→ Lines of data

************

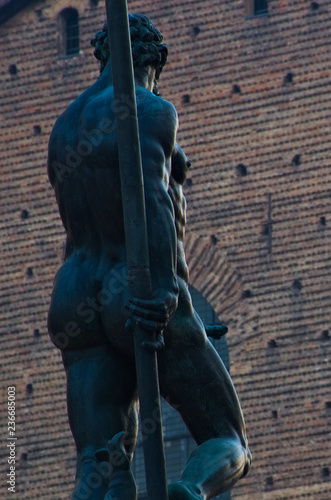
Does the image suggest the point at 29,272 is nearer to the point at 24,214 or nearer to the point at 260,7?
the point at 24,214

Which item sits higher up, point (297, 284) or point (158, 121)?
point (158, 121)

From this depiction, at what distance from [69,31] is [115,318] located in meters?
21.0

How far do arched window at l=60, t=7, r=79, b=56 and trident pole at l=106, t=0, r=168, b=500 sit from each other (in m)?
20.8

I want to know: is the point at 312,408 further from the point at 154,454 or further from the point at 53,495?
the point at 154,454

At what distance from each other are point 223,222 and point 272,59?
6.85 feet

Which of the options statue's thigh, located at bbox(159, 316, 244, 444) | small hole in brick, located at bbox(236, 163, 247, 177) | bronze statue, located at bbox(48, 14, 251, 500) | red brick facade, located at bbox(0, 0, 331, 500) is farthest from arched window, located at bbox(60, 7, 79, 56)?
statue's thigh, located at bbox(159, 316, 244, 444)

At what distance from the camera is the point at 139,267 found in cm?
570

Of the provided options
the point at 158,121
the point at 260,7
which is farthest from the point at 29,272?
the point at 158,121

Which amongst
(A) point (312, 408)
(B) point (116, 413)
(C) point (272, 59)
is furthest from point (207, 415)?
(C) point (272, 59)

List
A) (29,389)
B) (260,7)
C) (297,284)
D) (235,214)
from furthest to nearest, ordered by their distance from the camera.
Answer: (260,7)
(29,389)
(235,214)
(297,284)

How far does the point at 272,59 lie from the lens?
25.1 m

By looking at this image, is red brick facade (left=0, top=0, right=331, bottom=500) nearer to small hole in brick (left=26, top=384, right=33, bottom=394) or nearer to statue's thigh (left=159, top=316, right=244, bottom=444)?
small hole in brick (left=26, top=384, right=33, bottom=394)

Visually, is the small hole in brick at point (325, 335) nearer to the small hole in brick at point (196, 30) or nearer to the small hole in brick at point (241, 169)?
the small hole in brick at point (241, 169)

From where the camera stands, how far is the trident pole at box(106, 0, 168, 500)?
18.6 feet
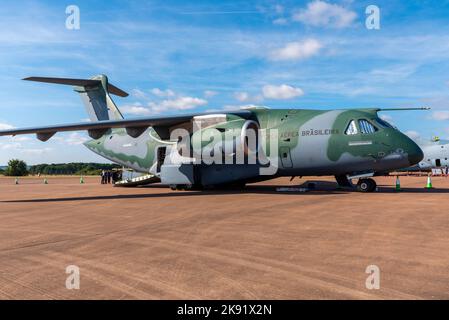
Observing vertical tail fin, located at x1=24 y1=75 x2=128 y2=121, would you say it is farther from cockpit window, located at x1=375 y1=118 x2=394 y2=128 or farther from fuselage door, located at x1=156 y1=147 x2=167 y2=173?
cockpit window, located at x1=375 y1=118 x2=394 y2=128

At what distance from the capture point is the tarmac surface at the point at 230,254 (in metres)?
4.06

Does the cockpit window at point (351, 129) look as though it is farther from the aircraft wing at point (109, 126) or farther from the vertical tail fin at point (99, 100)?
the vertical tail fin at point (99, 100)

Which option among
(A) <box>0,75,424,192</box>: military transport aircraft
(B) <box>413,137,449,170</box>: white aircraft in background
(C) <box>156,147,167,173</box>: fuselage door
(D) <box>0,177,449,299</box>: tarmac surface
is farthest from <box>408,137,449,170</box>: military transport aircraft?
(D) <box>0,177,449,299</box>: tarmac surface

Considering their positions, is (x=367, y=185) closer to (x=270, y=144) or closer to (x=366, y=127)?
(x=366, y=127)

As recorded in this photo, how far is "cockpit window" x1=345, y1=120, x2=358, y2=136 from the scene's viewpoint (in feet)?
49.4

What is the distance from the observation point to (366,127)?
15.0 metres

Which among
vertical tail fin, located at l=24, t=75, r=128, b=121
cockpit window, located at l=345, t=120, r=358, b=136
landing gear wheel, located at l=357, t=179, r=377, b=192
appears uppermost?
vertical tail fin, located at l=24, t=75, r=128, b=121

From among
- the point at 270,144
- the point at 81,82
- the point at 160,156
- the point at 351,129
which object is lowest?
the point at 160,156

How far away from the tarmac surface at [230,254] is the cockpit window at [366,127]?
5.46 metres

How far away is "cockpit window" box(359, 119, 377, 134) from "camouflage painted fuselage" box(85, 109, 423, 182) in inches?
4.0

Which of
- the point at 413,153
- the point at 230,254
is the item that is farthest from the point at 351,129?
the point at 230,254

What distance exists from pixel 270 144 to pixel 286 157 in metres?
0.93

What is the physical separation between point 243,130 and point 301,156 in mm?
2751

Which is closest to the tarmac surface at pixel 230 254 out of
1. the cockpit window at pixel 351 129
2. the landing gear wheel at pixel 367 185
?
the cockpit window at pixel 351 129
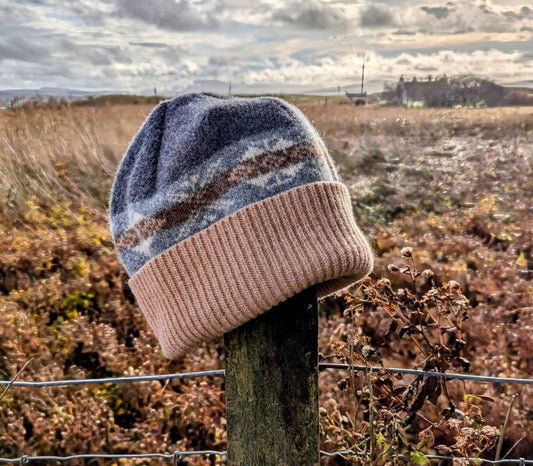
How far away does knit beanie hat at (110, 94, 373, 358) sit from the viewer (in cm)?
129

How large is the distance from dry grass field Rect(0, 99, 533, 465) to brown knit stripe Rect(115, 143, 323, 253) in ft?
2.24

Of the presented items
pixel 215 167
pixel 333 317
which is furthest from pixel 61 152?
pixel 215 167

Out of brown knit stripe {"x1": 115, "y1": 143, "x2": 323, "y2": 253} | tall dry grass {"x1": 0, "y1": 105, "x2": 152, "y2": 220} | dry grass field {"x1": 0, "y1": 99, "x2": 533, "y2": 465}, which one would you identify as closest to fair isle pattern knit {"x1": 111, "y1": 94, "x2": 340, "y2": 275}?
brown knit stripe {"x1": 115, "y1": 143, "x2": 323, "y2": 253}

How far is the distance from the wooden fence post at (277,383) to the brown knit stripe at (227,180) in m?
0.24

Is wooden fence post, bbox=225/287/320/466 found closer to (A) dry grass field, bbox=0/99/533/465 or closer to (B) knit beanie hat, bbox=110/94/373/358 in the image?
(B) knit beanie hat, bbox=110/94/373/358

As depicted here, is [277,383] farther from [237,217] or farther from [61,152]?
[61,152]

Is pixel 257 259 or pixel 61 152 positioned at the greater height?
pixel 257 259

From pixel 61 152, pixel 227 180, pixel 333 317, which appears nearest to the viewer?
pixel 227 180

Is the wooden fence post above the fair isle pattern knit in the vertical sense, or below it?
below

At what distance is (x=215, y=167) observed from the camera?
1294 millimetres

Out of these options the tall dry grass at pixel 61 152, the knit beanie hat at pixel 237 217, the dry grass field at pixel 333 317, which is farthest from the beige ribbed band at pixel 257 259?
the tall dry grass at pixel 61 152

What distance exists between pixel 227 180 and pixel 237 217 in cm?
7

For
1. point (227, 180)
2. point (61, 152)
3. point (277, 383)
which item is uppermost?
point (227, 180)

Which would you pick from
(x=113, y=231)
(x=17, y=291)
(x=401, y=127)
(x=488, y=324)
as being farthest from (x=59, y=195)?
(x=401, y=127)
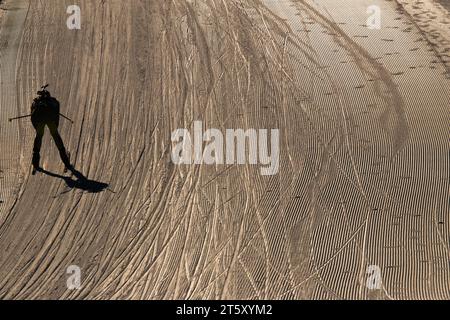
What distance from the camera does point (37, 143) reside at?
17.8m

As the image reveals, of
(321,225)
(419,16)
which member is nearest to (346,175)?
(321,225)

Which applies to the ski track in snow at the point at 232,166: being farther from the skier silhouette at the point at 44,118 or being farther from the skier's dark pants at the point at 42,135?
the skier silhouette at the point at 44,118

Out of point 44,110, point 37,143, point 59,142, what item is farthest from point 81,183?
point 44,110

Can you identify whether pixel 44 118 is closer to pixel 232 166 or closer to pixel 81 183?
pixel 81 183

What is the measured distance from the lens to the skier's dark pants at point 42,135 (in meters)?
17.5

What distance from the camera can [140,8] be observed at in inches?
968

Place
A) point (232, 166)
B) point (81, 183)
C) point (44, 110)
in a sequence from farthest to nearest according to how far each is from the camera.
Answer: point (232, 166) → point (81, 183) → point (44, 110)

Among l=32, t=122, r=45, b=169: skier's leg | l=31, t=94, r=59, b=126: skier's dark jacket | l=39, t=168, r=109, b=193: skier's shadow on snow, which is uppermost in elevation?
l=31, t=94, r=59, b=126: skier's dark jacket

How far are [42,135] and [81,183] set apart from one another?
49.9 inches

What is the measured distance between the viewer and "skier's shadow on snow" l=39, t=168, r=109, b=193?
56.7ft

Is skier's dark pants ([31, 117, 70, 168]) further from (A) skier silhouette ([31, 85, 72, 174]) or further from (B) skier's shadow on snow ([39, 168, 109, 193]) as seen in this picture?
(B) skier's shadow on snow ([39, 168, 109, 193])

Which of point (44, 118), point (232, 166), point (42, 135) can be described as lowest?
point (232, 166)

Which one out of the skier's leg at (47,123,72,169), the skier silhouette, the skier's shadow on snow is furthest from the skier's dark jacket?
the skier's shadow on snow

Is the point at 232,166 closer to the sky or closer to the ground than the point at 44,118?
closer to the ground
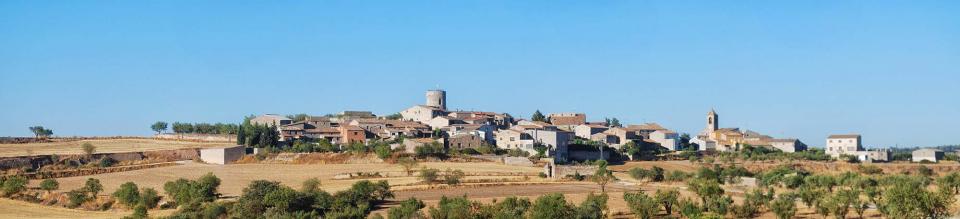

************

Pull out each line above that contains the word "farther". Only matches with the same capitalization count.

Observing vertical tail fin, located at x1=24 y1=75 x2=128 y2=121, would you say it is farther from cockpit window, located at x1=375 y1=118 x2=394 y2=128 or farther from fuselage door, located at x1=156 y1=147 x2=167 y2=173?
Does the cockpit window at point (351, 129) look as though it is farther from the aircraft wing at point (109, 126) or farther from the vertical tail fin at point (99, 100)?
As depicted here, is [277,383] farther from [237,217] or farther from [61,152]?
Which applies to the ski track in snow at the point at 232,166: being farther from the skier silhouette at the point at 44,118 or being farther from the skier's dark pants at the point at 42,135?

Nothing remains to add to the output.